# WERKOPDRACHT 1
Via welke antennes wordt volgens de tekst over het openen van het kofferdeksel naar een identificatiegever gezocht als de auto is afgesloten?
# WERKOPDRACHT 2
Schrijf het vervolg van de tekst over het openen van het kofferdeksel, te beginnen na de laatste zin.

### GESELECTEERD FRAGMENT ###

Het verzoek om het kofferdeksel van de auto te openen wordt door het indrukken van de kofferdekseltoets geactiveerd. Als de auto af is gesloten, wordt via de achterantennes naar een identificatiegever gezocht. Dit verzoek wordt door de Powermoduul via CAN naar het CAS en hiervandaan naar de Comfort Access regeleenheid gestuurd. Hierdoor wordt naar de identificatiegevers gezocht.
Het slot van het kofferdeksel sluit mechanisch. Als de Powermoduul de status kofferdeksel vergrendeld herkent, gaat de Comfort Access regeleenheid via de kofferruimte-antenne naar de identificatiegever. Als een identificatiegever in de kofferruimte antwoordt, stuurt de CAS-regeleenheid het commando voor het openen van het kofferdeksel naar de Powermoduul. De kofferdeksellift opent het kofferdeksel. Als zich nog een geldige identificatiegever in het zendergebied van de antennes bevindt, blijft het kofferdeksel gesloten. De identificatiegever in de kofferruimte wordt voor het openen van de auto gedeactiveerd.
De toewijzing van een identificatiegever aan een bepaalde antenne van de auto wordt automatisch uitgevoerd. Hiertoe worden de antennes van de auto gefaseerd met radiografische signalen aangestuurd. Door de fasering ontstaat voor elke antenne een tijdvenster, waarin en door deze antenne opgespoorde ID-gever kan antwoorden. Aan de hand van het antwoord van de identificatiegever binnen dit tijdvenster kan de positie van de ID-gever van een zendantenne worden toegekend.

### BRONMATERIAAL ###

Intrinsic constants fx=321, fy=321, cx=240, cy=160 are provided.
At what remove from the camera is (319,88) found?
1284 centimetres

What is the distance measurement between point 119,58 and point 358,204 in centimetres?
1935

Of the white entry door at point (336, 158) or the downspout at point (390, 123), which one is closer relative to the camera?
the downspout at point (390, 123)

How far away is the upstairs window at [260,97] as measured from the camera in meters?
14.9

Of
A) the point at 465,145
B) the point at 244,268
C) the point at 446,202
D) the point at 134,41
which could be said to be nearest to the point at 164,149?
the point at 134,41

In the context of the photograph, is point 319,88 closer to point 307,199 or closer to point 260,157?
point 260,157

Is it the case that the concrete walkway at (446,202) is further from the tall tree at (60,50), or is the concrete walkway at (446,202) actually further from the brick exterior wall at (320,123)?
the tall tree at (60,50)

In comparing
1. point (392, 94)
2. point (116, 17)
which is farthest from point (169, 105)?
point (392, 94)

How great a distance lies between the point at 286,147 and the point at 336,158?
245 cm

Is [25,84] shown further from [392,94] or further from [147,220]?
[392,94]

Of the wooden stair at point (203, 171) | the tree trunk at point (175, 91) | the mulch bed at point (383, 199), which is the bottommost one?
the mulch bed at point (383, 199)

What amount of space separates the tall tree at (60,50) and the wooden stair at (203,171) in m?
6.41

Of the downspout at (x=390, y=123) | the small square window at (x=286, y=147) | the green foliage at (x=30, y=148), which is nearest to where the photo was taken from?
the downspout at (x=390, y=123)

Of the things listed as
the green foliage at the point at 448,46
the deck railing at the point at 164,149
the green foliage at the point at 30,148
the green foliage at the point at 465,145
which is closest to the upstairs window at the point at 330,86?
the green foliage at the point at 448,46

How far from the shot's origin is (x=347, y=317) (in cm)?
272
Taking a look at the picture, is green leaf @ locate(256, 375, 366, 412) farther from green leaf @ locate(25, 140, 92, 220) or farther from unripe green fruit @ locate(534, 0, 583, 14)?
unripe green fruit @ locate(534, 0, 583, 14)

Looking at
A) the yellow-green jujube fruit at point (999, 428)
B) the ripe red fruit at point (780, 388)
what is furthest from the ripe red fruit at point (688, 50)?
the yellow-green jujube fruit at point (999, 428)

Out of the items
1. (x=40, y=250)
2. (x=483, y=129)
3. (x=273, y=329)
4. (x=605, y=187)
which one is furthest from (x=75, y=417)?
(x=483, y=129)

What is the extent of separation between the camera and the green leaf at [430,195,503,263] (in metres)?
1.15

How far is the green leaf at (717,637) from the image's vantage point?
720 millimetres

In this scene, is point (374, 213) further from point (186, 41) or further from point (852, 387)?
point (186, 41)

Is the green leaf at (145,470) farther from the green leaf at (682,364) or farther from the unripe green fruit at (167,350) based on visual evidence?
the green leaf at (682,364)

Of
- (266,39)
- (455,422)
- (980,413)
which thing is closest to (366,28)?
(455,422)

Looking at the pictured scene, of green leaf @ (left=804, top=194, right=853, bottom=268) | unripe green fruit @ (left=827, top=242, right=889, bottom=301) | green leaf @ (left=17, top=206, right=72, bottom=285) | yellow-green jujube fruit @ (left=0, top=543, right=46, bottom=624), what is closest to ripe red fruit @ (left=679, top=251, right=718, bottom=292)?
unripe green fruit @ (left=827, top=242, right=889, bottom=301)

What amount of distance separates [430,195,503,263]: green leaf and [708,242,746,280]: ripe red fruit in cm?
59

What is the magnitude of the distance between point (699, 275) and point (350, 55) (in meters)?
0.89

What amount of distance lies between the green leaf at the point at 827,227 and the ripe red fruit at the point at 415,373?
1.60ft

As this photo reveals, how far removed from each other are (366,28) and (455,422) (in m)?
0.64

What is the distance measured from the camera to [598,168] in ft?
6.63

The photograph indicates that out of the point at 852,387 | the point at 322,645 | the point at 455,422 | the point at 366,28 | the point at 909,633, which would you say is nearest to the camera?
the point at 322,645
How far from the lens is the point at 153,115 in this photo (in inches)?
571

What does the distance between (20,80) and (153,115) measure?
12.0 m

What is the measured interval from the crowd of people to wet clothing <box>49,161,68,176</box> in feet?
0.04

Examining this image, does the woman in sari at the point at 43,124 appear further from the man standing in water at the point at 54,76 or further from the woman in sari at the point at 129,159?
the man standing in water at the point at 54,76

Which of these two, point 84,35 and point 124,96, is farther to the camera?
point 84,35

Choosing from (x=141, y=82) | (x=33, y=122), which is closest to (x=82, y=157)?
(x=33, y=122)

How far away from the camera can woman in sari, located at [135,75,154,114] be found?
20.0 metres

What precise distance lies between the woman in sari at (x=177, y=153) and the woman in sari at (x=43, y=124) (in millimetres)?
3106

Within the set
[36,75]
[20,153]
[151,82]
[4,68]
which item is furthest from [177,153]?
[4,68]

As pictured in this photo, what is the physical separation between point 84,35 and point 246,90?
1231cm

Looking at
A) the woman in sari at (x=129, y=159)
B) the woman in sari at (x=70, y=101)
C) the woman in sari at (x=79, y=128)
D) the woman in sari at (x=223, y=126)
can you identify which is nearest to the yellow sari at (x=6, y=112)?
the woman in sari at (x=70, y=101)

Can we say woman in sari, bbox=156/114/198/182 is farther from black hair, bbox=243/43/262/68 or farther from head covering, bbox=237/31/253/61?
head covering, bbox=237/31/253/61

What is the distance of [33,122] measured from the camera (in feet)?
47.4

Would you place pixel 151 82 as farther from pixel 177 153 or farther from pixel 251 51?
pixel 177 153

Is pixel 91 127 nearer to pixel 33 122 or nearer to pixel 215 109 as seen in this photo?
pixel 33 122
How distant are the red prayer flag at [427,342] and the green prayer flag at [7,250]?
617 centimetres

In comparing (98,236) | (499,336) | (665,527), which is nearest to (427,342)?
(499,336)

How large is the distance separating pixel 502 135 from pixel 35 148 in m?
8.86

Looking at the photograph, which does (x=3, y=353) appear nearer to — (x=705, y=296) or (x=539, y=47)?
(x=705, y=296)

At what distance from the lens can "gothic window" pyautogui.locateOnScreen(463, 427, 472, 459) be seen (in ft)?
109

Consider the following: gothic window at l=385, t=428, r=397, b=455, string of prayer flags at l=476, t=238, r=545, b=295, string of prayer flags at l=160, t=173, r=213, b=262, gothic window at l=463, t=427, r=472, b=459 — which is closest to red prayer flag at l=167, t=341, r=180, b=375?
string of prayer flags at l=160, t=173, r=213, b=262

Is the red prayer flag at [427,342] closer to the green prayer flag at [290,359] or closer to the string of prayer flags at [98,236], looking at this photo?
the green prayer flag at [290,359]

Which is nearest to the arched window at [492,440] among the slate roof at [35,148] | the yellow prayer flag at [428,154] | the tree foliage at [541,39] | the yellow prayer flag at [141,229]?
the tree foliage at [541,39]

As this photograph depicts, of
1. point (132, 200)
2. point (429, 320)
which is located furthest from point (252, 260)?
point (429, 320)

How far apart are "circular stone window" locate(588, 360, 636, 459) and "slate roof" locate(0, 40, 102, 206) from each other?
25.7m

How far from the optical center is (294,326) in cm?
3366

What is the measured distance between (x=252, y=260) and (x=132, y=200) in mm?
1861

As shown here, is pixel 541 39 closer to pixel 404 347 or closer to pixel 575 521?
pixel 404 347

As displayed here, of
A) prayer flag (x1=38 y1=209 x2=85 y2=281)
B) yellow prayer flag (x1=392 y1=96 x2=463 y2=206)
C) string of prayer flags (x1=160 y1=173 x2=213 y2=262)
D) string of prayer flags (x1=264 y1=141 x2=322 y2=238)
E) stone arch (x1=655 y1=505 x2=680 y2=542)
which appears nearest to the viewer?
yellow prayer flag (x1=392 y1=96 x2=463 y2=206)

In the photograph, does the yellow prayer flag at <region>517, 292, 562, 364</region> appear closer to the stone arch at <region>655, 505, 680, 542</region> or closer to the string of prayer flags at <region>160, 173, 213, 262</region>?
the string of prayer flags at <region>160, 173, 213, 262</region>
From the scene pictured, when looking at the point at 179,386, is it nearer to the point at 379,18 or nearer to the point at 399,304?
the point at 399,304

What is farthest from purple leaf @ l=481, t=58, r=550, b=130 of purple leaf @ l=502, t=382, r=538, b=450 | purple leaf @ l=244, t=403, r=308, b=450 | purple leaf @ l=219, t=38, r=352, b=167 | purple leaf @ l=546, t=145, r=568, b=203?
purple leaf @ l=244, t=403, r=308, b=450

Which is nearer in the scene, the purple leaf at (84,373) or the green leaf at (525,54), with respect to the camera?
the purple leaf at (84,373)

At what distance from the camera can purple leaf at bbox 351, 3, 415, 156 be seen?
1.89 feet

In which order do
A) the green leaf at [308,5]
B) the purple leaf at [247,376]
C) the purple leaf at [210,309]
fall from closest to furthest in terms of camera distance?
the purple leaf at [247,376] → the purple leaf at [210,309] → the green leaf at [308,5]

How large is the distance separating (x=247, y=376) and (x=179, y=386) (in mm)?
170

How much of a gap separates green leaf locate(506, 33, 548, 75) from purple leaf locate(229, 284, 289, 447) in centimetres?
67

###

# ANTWOORD OEFENING 1
Via de achterantennes.

# ANTWOORD OEFENING 2
Na het ontvangen van een radiografisch signaal van de toegewezen zendantenne van de auto stuurt de ID-gever-zender een radiografische code terug. Bij ontvangst van de correcte gegevens door de ontvanger van de radiografische afstandsbediening in de auto wordt de functie vrijgegeven. Op deze wijze wordt, zonder de afstandsbediening te bedienen, de toegangs- of startautorisatie verleent.
De capacitieve sensor in de buitenhandgreep wordt bij een herhaalde bediening uitgeschakeld. Dit heeft tot gevolg dat de klant bij het openen van het portier een vertraging bemerkt. De speelbescherming wordt uiterlijk bij het ontgrendelen van de centrale vergrendeling teruggezet.
Als de centrale vergrendeling binnen 2 minuten 20 keer van de toestand ONTGRENDELD naar VERGRENDELD gaat, kan de auto gedurende circa 2 minuten niet meer worden ontgrendeld. Is de herhaalblokkering actief, dan kan bij de E65 het portier nog worden geopend, omdat hier de elektromotor, die het openen ondersteunt, nog wordt aangestuurd en deze de grendelpal omhoog beweegt. Het is mogelijk dat de toestand optreedt dat het portier geopend is, maar de vergrendelingsknop op VERGRENDELD staat.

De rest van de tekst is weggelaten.